GREEN-VARAN workflow¶
To perform small variants prioritization as described in the GREEN-DB manuscript, GREEN-VARAN need some annotations to be already present in your input VCF (see Prioritization of small variants)
This Nextflow workflow automate the whole process annotating additional information and then performing greenevaran annotation. The workflow is tested on Nextflow >=v20.10
Usage¶
The typical usage scenario start with a VCF file already containing gene consequences annotations from SnpEff or bcftools. Then from the GREEN-VARAN tool main folder you can perform all annotations using the following command. This will add a minimum set of information to you VCF including:
- population allele AF from gnomAD genomes v3.1.1 (GRCh38) or v2.1.1 (GRCh37)
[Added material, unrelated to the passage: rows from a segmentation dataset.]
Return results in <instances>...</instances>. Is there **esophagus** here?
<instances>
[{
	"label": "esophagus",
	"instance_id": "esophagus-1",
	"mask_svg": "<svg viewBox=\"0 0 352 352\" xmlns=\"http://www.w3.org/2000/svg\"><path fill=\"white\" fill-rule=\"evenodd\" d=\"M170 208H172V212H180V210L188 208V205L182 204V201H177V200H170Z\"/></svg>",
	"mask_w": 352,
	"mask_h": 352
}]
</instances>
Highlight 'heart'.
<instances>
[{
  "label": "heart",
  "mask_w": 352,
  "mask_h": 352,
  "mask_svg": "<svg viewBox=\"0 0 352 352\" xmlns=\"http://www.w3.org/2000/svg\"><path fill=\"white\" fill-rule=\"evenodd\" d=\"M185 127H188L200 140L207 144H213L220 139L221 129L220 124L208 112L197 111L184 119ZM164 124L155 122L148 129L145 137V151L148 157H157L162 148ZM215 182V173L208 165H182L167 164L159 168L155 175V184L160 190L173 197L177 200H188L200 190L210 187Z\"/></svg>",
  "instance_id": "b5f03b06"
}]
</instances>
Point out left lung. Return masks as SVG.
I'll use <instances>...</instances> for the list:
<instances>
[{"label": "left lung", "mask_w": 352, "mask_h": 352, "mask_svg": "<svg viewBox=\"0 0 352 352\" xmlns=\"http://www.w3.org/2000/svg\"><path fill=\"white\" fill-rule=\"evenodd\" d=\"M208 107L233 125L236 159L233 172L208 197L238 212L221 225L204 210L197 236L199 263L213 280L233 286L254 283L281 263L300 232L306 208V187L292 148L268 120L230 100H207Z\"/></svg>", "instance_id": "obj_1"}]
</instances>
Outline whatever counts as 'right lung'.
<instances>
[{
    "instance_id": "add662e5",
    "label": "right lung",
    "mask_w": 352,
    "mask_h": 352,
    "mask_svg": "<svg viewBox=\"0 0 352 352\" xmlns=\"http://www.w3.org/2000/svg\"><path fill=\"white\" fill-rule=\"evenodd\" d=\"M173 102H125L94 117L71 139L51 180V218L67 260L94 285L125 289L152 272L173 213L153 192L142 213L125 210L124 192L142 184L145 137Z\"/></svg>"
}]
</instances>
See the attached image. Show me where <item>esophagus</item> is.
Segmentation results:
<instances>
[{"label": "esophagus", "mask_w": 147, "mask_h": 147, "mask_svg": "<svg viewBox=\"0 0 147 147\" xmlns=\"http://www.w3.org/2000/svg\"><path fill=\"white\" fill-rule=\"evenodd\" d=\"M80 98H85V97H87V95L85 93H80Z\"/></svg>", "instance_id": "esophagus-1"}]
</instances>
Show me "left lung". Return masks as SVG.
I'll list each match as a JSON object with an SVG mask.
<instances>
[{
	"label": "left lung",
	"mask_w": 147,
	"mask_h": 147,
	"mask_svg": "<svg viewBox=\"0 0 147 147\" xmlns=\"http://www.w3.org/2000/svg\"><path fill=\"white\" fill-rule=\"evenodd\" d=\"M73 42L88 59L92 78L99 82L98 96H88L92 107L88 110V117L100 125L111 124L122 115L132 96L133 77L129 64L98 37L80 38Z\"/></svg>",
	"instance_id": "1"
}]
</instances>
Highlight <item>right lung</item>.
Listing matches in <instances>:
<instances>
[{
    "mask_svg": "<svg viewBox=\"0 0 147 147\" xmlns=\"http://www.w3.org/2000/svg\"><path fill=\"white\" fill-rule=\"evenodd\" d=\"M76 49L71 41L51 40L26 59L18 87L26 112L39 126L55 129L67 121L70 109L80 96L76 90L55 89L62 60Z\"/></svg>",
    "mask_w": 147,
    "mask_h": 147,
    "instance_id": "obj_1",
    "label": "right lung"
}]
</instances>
- functional regions overlaps for TFBS, DNase peaks and UCNE
- prediction score values for ncER, FATHMM, ReMM
- GREEN-DB information on regulatory variants with prioritization levels
nextflow workflow/main.nf \
-profile local \
--input input_file.vcf.gz \
--build GRCh38 \
--out results \
--scores best \
--regions best \
--AF \
--greenvaran_config config/prioritize_smallvars.json \
--greenvaran_dbschema config/greendb_schema_v2.5.json
If requested annotation files are missing, they will be automatically downloaded in the default location (resources
folder within the main GREEN-VARAN folder)
Note that --input
can accept multiple vcf.gz files using a pattern like inputdir/*.vcf.gz
Add additional custom annotations¶
If you have additional custom annotation you want to add to your VCF before greenvaran processing they can be configured in a .toml
and then you can pass this file to the workflow using --anno_toml
.
A toml file is a annotation configuration file used by the vcfanno tool and is described in `vcfanno repository<https://github.com/brentp/vcfanno>`_
A minimal example is reported below
[[annotation]]
file="ExAC.vcf" #source file
fields = ["AF", "AF_nfe"] #INFO fields to be extracted from source
ops=["self", "max"] #How to treat source values
names=["exac_af", "exac_af_nfe_max"] #names used in the annotated file
[[annotation]]
file="regions_score.bed.gz"
columns = [4, 5] #When using a BED or TSV files you can refer to values by col index
names=["regions_ids", "score_max"]
ops=["uniq","max"]
Resources¶
To perform annotations GREEN-VARAN Nextflow workflow requires a series of supporting files.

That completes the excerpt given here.